Banca Sistema (BST) Q1 2026 earnings summary
Event summary combining transcript, slides, and related documents.
Q1 2026 earnings summary
12 May, 2026Executive summary
The quarter marks the start of a new phase following the integration with CF+, including a completed voluntary public tender and exchange offer, with 80.7% stake acquired and a new CEO and Board appointed.
The group is executing a mandatory tender offer, legal and operational integration, group simplification, and preparing a new business plan, with a reverse merger into Banca Sistema planned by end of 2026.
Kruso Kapital is excluded from figures as it is classified as held-for-sale; its net income is recognized under discontinued operations.
The combined entity now has €6.9bn in assets, €4.4bn in customer loans, and over €4bn in deposits.
Diversification across five asset classes: factoring, tax credit, financing, salary-backed loans, and legacy portfolios.
Significant events and developments
Appointment of new CEO and Board in March and April 2026; ongoing mandatory tender offer and merger process.

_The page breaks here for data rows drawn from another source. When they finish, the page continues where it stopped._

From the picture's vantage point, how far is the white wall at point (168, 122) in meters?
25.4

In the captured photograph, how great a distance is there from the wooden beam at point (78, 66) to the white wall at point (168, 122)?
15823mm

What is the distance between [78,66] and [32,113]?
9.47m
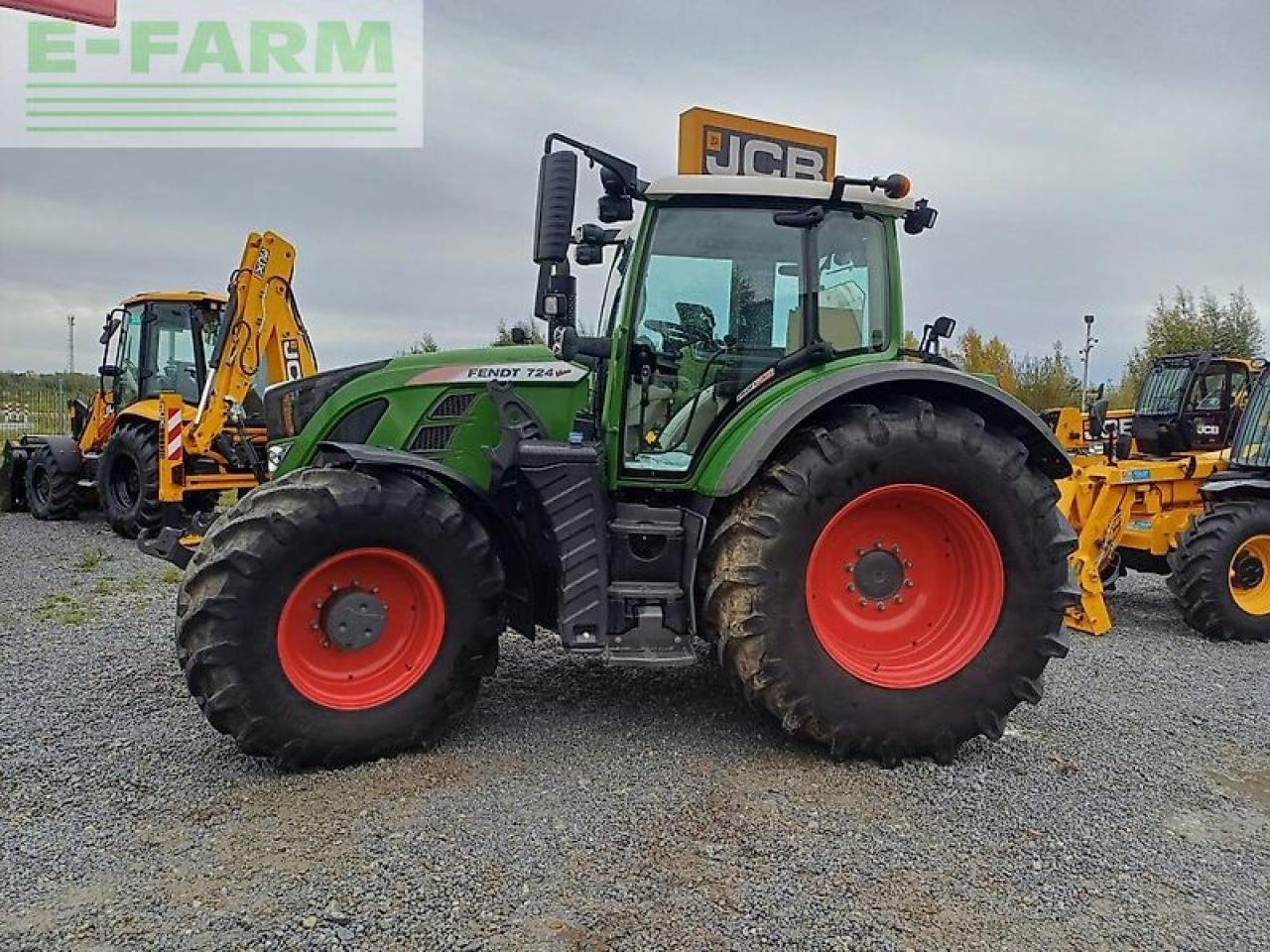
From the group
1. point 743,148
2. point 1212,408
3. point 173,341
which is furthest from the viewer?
point 1212,408

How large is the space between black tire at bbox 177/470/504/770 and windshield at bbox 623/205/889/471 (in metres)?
0.89

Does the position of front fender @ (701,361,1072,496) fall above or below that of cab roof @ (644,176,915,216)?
below

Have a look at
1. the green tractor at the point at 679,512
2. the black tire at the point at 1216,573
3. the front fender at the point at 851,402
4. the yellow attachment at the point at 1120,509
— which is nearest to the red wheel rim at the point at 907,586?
the green tractor at the point at 679,512

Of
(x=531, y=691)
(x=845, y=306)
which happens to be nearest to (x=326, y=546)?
(x=531, y=691)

Shareholders approved 2025 financial statements and retained earnings allocation; EY S.p.A. appointed as new independent auditor for 2026-2034.
Consolidation of CF+ and legal integration expected by year-end; new business plan to be released late 2026 or early 2027.

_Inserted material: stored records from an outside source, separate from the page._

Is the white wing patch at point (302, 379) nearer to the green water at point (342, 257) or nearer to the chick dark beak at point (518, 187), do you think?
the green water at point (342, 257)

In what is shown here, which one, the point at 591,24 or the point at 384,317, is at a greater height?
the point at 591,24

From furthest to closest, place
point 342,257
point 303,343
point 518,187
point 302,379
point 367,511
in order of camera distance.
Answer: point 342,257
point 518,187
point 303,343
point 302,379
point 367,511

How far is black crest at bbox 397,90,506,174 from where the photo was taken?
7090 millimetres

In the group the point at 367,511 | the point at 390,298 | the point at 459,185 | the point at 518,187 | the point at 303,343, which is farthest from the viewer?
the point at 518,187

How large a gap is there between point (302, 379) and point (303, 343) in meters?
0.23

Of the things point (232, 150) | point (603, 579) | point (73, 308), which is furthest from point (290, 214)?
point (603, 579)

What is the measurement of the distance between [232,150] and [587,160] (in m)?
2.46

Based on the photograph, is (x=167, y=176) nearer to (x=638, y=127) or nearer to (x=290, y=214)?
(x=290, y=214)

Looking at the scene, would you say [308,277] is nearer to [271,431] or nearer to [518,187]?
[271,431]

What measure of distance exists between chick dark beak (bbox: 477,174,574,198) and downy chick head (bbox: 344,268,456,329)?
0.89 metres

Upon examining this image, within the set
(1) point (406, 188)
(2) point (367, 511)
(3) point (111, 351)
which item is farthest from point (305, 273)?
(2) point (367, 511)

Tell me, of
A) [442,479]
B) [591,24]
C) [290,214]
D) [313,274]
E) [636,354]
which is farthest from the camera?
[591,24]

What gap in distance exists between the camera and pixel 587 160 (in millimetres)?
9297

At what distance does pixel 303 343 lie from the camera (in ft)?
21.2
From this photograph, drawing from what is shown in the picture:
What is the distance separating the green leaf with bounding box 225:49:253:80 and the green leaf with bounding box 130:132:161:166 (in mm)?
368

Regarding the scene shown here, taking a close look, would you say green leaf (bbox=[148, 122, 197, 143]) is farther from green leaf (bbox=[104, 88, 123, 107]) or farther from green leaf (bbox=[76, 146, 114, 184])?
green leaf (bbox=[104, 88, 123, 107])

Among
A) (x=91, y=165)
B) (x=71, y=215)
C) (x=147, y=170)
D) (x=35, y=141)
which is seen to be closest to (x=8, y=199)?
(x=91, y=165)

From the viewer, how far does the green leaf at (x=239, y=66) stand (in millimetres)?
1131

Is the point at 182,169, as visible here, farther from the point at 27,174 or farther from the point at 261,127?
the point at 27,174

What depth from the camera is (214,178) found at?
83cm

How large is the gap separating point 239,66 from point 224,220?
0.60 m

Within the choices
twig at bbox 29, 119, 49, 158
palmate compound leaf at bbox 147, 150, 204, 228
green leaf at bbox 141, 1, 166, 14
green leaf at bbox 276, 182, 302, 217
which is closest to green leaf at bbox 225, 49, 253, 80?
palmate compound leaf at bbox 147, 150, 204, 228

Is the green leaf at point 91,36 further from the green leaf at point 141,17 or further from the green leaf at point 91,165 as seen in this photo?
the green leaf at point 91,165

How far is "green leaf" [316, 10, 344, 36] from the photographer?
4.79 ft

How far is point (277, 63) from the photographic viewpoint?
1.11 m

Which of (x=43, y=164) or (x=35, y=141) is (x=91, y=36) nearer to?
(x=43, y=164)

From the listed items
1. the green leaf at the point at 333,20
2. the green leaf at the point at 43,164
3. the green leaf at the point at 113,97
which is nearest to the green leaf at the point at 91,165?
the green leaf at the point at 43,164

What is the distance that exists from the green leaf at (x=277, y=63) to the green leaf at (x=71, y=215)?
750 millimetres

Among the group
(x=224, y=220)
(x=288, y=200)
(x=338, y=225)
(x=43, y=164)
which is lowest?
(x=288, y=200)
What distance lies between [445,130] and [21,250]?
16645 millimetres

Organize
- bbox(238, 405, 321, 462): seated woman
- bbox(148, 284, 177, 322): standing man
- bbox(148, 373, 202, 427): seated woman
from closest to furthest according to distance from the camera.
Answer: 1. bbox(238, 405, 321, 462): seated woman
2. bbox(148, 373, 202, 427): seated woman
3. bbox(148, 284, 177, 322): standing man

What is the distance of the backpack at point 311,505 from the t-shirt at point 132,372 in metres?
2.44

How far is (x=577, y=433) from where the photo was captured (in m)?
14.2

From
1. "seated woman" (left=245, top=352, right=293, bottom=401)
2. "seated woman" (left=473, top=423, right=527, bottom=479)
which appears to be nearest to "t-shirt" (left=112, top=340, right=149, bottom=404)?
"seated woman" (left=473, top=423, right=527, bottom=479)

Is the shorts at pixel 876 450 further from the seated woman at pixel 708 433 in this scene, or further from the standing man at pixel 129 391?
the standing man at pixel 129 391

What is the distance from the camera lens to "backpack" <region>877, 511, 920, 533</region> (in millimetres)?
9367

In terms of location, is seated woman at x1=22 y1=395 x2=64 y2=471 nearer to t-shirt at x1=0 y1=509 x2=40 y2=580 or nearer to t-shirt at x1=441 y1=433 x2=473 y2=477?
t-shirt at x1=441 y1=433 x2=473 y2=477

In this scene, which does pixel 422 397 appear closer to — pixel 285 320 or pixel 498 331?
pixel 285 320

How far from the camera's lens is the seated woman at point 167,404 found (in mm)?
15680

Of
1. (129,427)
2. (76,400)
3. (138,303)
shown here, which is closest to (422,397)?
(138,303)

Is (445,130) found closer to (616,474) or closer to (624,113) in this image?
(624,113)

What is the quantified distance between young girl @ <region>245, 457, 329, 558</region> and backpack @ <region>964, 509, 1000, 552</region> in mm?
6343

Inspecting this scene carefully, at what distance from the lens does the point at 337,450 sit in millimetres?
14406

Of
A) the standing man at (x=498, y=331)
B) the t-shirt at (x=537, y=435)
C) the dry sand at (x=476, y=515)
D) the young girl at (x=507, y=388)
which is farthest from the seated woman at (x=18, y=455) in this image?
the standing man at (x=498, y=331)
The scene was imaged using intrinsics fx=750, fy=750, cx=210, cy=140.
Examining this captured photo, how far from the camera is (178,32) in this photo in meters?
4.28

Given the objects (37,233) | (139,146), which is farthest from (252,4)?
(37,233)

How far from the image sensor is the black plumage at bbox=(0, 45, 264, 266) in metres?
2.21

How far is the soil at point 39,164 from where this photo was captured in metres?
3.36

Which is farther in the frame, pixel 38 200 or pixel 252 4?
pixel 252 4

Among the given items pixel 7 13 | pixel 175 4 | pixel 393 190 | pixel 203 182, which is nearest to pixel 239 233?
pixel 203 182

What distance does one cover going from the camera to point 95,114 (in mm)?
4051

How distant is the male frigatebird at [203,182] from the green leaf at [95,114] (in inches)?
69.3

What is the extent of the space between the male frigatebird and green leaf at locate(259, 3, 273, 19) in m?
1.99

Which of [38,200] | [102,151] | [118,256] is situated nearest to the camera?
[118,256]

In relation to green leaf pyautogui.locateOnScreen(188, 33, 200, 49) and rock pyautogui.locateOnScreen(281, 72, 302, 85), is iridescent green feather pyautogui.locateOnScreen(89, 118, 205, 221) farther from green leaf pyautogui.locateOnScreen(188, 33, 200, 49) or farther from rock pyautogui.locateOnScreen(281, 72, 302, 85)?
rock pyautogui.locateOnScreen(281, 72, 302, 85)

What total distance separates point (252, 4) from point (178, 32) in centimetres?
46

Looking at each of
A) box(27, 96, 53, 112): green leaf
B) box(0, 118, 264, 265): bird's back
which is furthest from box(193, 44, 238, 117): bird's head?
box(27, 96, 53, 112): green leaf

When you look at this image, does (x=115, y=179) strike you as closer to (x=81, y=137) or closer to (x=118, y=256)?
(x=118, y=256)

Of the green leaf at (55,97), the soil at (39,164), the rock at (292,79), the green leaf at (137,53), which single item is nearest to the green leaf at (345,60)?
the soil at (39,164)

Asset protection scheme signed with Elliott Fund sterilizes legacy portfolio risk for 10 years.
Provisional badwill of €76.5m recognized due to acquisition accounting, subject to final PPA adjustments.
Financial highlights
Q1 2026 net profit at €3.8m, down 67% year-over-year due to non-recurring items in the prior year.
Factoring turnover up 29% year-over-year to €1.4bn, driven by Public Administration (+42% y/y) and entertainment sector (+14% y/y), while Superbonus declined 63% y/y.
Factoring loans outstanding rose 21% y/y to €1,683m; CQ loans stable at €572m, down 15% y/y due to repayments and disposals.
Net banking income at €24.9m, down 26% y/y; adjusted net interest income at €20.3m (-30% y/y); gross income down 32% y/y due to absence of prior year’s one-off late payment interest.
Operating costs stable at €15.4m (+1% y/y), with personnel cost containment offsetting higher admin expenses.